Other knives were already in play. Dorsey was grappling with the Mexicans and Henderson Smith had drawn his bowie and half severed a man’s arm with it and the man was standing with the dark arterial blood spraying between his fingers where he tried to hold the wound shut. The judge got Dorsey to his feet and they backed toward the cantina with the Mexicans feinting and jabbing at them with their knives. From inside came the uninterrupted sound of gunfire and the doorframe was filling up with smoke. The judge turned at the door and stepped over the several corpses sprawled there. Inside the huge pistols roared without intermission and the twenty or so Mexicans who’d been in the room were strewn about in every position, shot to pieces among the overturned chairs and the tables with the fresh splinters blown out of the wood and the mud walls pocked everywhere by the big conical bullets. The survivors were making for the daylight in the doorway and the first of these encountered the judge there and cut at him with his knife. But the judge was like a cat and he sidestepped the man and seized his arm and broke it and picked the man up by his head. He put him against the wall and smiled at him but the man had begun to bleed from the ears and the blood was running down between the judge’s fingers and over his hands and when the judge turned him loose there was something wrong with his head and he slid to the floor and did not get up. Those behind him had meanwhile met with a great battery of gunfire and the doorway was jammed with the dead and dying when there was suddenly a great ringing silence in the room. The judge stood with his back to the wall. The smoke drifted through like fog and the shrouded figures stood frozen. In the center of the room Toadvine and the kid were standing back to back with their pistols at port like duellists. The judge stepped to the door and shouted across the stacked bodies to the expriest where he stood among the horses with his pistol drawn.

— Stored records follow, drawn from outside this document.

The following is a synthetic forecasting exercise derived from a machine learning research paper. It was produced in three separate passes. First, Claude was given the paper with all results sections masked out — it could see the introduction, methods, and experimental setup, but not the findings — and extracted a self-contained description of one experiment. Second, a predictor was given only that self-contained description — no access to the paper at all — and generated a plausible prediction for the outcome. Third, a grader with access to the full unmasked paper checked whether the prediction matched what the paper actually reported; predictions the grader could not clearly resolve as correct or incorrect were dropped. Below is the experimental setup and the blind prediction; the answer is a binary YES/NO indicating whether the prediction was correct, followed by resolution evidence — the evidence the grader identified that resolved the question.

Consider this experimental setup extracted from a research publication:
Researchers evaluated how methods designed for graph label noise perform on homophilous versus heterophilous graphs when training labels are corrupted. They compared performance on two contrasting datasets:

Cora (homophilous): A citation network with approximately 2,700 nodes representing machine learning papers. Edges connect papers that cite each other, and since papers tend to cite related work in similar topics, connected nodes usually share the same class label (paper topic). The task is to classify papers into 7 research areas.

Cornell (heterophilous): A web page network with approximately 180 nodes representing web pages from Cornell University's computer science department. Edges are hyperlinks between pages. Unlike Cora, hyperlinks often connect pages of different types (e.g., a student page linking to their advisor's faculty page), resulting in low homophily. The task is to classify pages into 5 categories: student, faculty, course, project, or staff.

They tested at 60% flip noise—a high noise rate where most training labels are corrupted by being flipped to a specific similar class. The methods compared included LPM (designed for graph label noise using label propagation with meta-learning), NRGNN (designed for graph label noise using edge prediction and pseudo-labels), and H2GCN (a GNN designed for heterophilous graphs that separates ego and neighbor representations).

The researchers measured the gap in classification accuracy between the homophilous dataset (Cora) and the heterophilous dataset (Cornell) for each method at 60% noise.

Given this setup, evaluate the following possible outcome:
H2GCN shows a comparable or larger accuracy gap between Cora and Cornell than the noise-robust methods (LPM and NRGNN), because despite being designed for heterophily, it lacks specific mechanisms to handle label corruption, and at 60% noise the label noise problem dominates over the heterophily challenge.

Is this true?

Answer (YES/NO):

The laggards, Priest, the laggards.
They’d not have shot men in public in a town so large but there was no help for it. Three men were running down the street and two others were legging it across the square. Of other souls abroad there were none. Tobin stepped from between the horses and leveled the big pistol in both hands and began to fire, the pistol bucking and dropping back and the runners wobbling and pitching headlong. He shot the two in the plaza and swung and shot down the runners in the street. The last one fell in a doorway and Tobin turned and drew the other pistol from his belt and stepped to the other side of the horse and looked up the street and across the square for any sign of movement there or among the buildings. The judge stepped back from the doorway into the cantina where the Americans stood looking at each other and at the bodies in a sort of wonder. They looked at Glanton. His eyes cut across the smoking room. His hat lying on a table. He stepped over and got it and set it on his head and squared it. He looked about. The men were reloading the empty chambers in their pistols. Hair, boys, he said. The string aint run on this trade yet.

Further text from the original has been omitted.